## PROBLEM REQUIREMENTS
Please render every line of the records below as a JSON list of strings, one string per line, with blank lines left out.

## RECORDS PROVIDED

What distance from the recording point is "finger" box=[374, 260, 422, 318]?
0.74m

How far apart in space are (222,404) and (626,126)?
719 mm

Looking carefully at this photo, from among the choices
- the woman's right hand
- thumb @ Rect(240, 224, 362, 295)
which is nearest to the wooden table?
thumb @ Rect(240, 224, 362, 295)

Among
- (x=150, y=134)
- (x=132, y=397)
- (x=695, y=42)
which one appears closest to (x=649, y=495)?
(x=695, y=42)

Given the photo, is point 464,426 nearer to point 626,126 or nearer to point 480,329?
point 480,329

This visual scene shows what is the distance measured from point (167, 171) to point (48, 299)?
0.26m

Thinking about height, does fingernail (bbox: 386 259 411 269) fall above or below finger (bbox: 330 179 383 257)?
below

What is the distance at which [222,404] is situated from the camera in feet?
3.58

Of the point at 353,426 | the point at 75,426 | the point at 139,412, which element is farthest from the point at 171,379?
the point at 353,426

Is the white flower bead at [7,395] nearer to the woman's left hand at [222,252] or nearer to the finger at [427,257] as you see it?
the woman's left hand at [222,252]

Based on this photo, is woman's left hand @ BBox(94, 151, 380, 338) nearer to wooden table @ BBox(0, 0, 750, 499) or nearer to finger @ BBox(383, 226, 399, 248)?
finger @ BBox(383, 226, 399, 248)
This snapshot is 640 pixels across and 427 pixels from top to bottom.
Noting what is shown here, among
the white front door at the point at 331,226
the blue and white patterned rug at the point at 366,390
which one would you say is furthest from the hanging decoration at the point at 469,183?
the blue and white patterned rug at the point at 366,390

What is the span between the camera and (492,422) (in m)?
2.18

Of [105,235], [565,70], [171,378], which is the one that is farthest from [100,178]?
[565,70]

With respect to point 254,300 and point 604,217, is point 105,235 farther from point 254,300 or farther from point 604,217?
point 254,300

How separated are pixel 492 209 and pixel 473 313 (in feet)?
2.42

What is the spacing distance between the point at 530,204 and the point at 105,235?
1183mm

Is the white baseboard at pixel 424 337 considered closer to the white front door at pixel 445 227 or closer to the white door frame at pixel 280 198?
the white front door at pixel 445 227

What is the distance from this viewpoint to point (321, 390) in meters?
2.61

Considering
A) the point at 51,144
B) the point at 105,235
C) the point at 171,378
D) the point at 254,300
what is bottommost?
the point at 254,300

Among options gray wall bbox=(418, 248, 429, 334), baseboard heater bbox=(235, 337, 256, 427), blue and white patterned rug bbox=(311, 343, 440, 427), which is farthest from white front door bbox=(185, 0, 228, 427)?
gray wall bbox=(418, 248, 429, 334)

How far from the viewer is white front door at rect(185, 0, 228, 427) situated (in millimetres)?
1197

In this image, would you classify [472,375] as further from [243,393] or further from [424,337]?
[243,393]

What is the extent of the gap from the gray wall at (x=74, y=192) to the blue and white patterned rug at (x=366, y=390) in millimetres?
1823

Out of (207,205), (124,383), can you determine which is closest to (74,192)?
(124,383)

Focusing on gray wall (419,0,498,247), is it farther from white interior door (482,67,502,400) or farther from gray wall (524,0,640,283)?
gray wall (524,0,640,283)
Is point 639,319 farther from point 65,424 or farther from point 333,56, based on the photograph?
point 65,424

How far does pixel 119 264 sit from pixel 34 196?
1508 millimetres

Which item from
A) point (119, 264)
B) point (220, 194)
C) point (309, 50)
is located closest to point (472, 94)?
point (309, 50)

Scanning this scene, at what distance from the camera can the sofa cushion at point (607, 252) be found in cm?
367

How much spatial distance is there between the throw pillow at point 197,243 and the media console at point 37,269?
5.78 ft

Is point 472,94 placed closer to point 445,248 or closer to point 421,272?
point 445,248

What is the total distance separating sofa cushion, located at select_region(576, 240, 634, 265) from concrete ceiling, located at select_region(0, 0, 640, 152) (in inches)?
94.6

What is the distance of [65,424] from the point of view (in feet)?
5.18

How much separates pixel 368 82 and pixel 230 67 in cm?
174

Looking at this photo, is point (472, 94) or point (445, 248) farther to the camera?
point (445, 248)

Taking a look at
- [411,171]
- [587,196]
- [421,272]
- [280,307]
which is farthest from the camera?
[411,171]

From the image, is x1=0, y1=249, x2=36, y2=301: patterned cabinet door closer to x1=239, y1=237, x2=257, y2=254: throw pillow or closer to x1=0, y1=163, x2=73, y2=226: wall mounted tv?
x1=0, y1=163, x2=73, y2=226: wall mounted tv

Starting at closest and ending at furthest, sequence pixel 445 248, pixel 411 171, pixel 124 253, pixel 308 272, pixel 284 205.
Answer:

## ANSWER FOR THE TASK
[
  "What distance from the recording point is \"finger\" box=[374, 260, 422, 318]?",
  "0.74m",
  "How far apart in space are (222,404) and (626,126)?",
  "719 mm",
  "Looking carefully at this photo, from among the choices",
  "- the woman's right hand",
  "- thumb @ Rect(240, 224, 362, 295)",
  "which is nearest to the wooden table?",
  "thumb @ Rect(240, 224, 362, 295)",
  "Among",
  "- (x=150, y=134)",
  "- (x=132, y=397)",
  "- (x=695, y=42)",
  "which one appears closest to (x=649, y=495)?",
  "(x=695, y=42)",
  "Given the photo, is point 464,426 nearer to point 626,126 or nearer to point 480,329?",
  "point 480,329",
  "This visual scene shows what is the distance measured from point (167, 171) to point (48, 299)?",
  "0.26m",
  "Thinking about height, does fingernail (bbox: 386 259 411 269) fall above or below finger (bbox: 330 179 383 257)?",
  "below",
  "What is the distance at which [222,404] is situated from the camera in feet?",
  "3.58",
  "Of the point at 353,426 | the point at 75,426 | the point at 139,412, which element is farthest from the point at 171,379?",
  "the point at 353,426",
  "Is the white flower bead at [7,395] nearer to the woman's left hand at [222,252] or nearer to the finger at [427,257] as you see it?",
  "the woman's left hand at [222,252]",
  "Based on this photo, is woman's left hand @ BBox(94, 151, 380, 338) nearer to wooden table @ BBox(0, 0, 750, 499) or nearer to finger @ BBox(383, 226, 399, 248)?",
  "finger @ BBox(383, 226, 399, 248)",
  "This snapshot is 640 pixels across and 427 pixels from top to bottom.",
  "Noting what is shown here, among",
  "the white front door at the point at 331,226",
  "the blue and white patterned rug at the point at 366,390",
  "which one would you say is furthest from the hanging decoration at the point at 469,183?",
  "the blue and white patterned rug at the point at 366,390",
  "What is the span between the camera and (492,422) (in m)?",
  "2.18",
  "Of [105,235], [565,70], [171,378], which is the one that is farthest from [100,178]?",
  "[565,70]",
  "With respect to point 254,300 and point 604,217, is point 105,235 farther from point 254,300 or farther from point 604,217?",
  "point 254,300",
  "How separated are pixel 492 209 and pixel 473 313 (in feet)?",
  "2.42",
  "What is the spacing distance between the point at 530,204 and the point at 105,235?",
  "1183mm",
  "Is the white baseboard at pixel 424 337 considered closer to the white front door at pixel 445 227 or closer to the white door frame at pixel 280 198?",
  "the white front door at pixel 445 227",
  "What is the distance from this viewpoint to point (321, 390) in meters?",
  "2.61",
  "Considering",
  "A) the point at 51,144",
  "B) the point at 105,235",
  "C) the point at 171,378",
  "D) the point at 254,300",
  "what is bottommost?",
  "the point at 254,300",
  "Among options gray wall bbox=(418, 248, 429, 334), baseboard heater bbox=(235, 337, 256, 427), blue and white patterned rug bbox=(311, 343, 440, 427), which is farthest from white front door bbox=(185, 0, 228, 427)?",
  "gray wall bbox=(418, 248, 429, 334)",
  "How far from the viewer is white front door at rect(185, 0, 228, 427) situated (in millimetres)?",
  "1197",
  "In this image, would you classify [472,375] as further from [243,393] or further from [424,337]?",
  "[243,393]",
  "What is the extent of the gap from the gray wall at (x=74, y=192) to the blue and white patterned rug at (x=366, y=390) in millimetres?",
  "1823",
  "Out of (207,205), (124,383), can you determine which is closest to (74,192)?",
  "(124,383)",
  "Focusing on gray wall (419,0,498,247), is it farther from white interior door (482,67,502,400) or farther from gray wall (524,0,640,283)?",
  "gray wall (524,0,640,283)",
  "Is point 639,319 farther from point 65,424 or farther from point 333,56, based on the photograph?",
  "point 65,424",
  "How far does pixel 119 264 sit from pixel 34 196?",
  "1508 millimetres",
  "Which item from",
  "A) point (119, 264)",
  "B) point (220, 194)",
  "C) point (309, 50)",
  "is located closest to point (472, 94)?",
  "point (309, 50)",
  "Scanning this scene, at what distance from the camera can the sofa cushion at point (607, 252) be found in cm?",
  "367",
  "How much spatial distance is there between the throw pillow at point 197,243 and the media console at point 37,269?",
  "5.78 ft",
  "Is point 472,94 placed closer to point 445,248 or closer to point 421,272?",
  "point 445,248",
  "What is the total distance separating sofa cushion, located at select_region(576, 240, 634, 265) from concrete ceiling, located at select_region(0, 0, 640, 152) (in inches)?",
  "94.6",
  "What is the distance of [65,424] from the point of view (in feet)?",
  "5.18",
  "How much separates pixel 368 82 and pixel 230 67 in cm?",
  "174",
  "Looking at this photo, is point (472, 94) or point (445, 248) farther to the camera?",
  "point (445, 248)",
  "Taking a look at",
  "- [411,171]",
  "- [587,196]",
  "- [421,272]",
  "- [280,307]",
  "which is farthest from the camera?",
  "[411,171]",
  "From the image, is x1=0, y1=249, x2=36, y2=301: patterned cabinet door closer to x1=239, y1=237, x2=257, y2=254: throw pillow or closer to x1=0, y1=163, x2=73, y2=226: wall mounted tv?",
  "x1=0, y1=163, x2=73, y2=226: wall mounted tv",
  "Starting at closest and ending at furthest, sequence pixel 445 248, pixel 411 171, pixel 124 253, pixel 308 272, pixel 284 205.",
  "Answer:"
]